No, it's tantamount to saying they should go one way or the other - trying to do both at once is doomed to fail.
 

delericho

Legend
To get people to convert (and ignoring the people who always play the newest edition) 5E has to be an improvement over what the people play now.

Not only does it need to be an improvement, it needs to be "better enough" to overcome the inertia of people who are mostly happy with what they have. Speaking for myself, that's exactly why I didn't move to Pathfinder - on balance, I felt it was an improvement over 3.5e, but it's just not "better enough" to make up for the sacrifice of the system mastery I've built over the years.
 

No, it's tantamount to saying they should go one way or the other - trying to do both at once is doomed to fail.
Except they already tried to go the 4e route and that failed. And doing 4e over again is what they did with Essentials. And just trying to remake 3e would be doomed to failure as well, as they lose their current audience and have to lure an audience away from a company and game that makes them happy.

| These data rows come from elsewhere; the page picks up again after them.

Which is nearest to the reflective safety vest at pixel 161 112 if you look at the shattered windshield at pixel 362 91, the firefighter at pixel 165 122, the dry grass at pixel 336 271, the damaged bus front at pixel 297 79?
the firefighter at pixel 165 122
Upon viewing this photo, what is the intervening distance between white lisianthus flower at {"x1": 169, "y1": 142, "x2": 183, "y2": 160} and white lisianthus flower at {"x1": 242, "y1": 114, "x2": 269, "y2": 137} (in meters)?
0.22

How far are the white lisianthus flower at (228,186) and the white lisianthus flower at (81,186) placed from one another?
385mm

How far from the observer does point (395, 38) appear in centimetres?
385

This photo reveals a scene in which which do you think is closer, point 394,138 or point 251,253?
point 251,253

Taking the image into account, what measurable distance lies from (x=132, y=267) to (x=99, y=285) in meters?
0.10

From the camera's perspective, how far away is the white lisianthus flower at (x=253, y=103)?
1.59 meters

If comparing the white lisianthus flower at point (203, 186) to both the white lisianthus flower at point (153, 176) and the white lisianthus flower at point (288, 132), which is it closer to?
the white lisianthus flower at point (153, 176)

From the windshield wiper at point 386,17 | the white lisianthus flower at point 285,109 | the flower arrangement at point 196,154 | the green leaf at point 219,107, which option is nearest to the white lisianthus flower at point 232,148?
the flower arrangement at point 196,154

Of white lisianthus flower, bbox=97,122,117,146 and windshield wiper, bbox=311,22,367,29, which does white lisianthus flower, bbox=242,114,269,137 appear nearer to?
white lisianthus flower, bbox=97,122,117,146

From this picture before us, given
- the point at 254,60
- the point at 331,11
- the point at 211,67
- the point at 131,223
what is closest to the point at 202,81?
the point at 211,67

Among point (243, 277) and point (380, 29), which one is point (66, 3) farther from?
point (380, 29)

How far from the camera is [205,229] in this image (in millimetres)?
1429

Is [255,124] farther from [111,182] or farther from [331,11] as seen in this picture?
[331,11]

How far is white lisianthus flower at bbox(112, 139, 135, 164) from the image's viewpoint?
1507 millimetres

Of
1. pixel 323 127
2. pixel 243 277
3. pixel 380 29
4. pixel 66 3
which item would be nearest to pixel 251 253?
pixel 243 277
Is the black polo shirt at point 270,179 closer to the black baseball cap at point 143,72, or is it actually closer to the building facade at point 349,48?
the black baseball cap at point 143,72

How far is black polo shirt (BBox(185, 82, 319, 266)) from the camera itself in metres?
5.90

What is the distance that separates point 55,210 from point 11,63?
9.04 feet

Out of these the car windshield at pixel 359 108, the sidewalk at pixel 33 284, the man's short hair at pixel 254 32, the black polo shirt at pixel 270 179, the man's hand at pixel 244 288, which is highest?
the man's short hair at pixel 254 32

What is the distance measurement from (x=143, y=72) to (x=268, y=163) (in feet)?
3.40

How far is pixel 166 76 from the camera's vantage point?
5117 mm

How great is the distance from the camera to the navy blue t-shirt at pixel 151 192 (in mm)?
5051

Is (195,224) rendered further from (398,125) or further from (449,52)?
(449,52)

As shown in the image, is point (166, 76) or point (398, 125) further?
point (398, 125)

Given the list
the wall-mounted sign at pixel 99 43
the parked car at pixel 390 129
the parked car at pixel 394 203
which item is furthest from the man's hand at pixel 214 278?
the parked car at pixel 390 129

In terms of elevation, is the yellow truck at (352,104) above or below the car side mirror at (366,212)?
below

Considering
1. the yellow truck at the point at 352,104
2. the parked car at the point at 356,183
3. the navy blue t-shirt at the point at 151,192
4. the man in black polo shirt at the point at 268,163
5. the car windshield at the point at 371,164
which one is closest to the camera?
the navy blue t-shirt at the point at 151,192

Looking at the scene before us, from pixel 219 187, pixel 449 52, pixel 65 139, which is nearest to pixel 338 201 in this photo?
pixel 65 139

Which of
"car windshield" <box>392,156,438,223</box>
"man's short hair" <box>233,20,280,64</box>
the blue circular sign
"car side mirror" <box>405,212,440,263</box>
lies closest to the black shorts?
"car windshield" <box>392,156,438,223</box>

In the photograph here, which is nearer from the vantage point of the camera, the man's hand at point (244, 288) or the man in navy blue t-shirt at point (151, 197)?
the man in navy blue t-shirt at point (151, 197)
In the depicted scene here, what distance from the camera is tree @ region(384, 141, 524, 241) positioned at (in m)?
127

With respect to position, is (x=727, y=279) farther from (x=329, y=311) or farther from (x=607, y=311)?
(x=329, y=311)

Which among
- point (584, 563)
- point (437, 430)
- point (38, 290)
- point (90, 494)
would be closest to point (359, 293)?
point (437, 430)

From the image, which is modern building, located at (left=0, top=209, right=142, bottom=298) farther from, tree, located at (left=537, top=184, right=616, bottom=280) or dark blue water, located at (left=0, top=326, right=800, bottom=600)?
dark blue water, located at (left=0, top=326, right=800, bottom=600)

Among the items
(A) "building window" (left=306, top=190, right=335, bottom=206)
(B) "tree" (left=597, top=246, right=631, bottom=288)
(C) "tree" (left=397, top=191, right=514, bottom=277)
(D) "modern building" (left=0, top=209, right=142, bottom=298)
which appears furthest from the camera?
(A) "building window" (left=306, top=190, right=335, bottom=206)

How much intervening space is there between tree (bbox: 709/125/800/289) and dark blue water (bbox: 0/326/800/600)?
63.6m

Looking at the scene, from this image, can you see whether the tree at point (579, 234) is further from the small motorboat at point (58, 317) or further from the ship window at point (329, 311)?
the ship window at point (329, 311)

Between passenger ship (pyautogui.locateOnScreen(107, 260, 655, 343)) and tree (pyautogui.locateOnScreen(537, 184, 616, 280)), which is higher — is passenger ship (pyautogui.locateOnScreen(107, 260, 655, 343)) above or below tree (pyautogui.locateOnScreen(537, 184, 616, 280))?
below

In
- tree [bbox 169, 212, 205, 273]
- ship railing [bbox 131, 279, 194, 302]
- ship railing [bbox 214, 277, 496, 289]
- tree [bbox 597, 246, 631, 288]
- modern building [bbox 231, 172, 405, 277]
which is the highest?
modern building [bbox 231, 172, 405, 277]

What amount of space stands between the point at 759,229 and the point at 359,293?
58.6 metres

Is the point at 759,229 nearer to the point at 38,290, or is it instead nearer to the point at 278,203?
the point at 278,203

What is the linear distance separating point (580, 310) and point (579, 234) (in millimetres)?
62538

They can't beat Paizo at 3e, and they can't repeat 4e. So their real choices are to make a completely brand new game that goes in a completely different direction or they have to appeal to multiple audiences at once.
With one option they have a potential audience - a theoretical group of people that might buy the game. With the other option they have people who were their audience and have given them money before, they just have to win back as many as are willing to swap games. They don't have to get everyone back, but if they can appeal to a fraction of every audience and fans of all past editions that gives them a greater pool of fans to draw from. It's the best odds of success.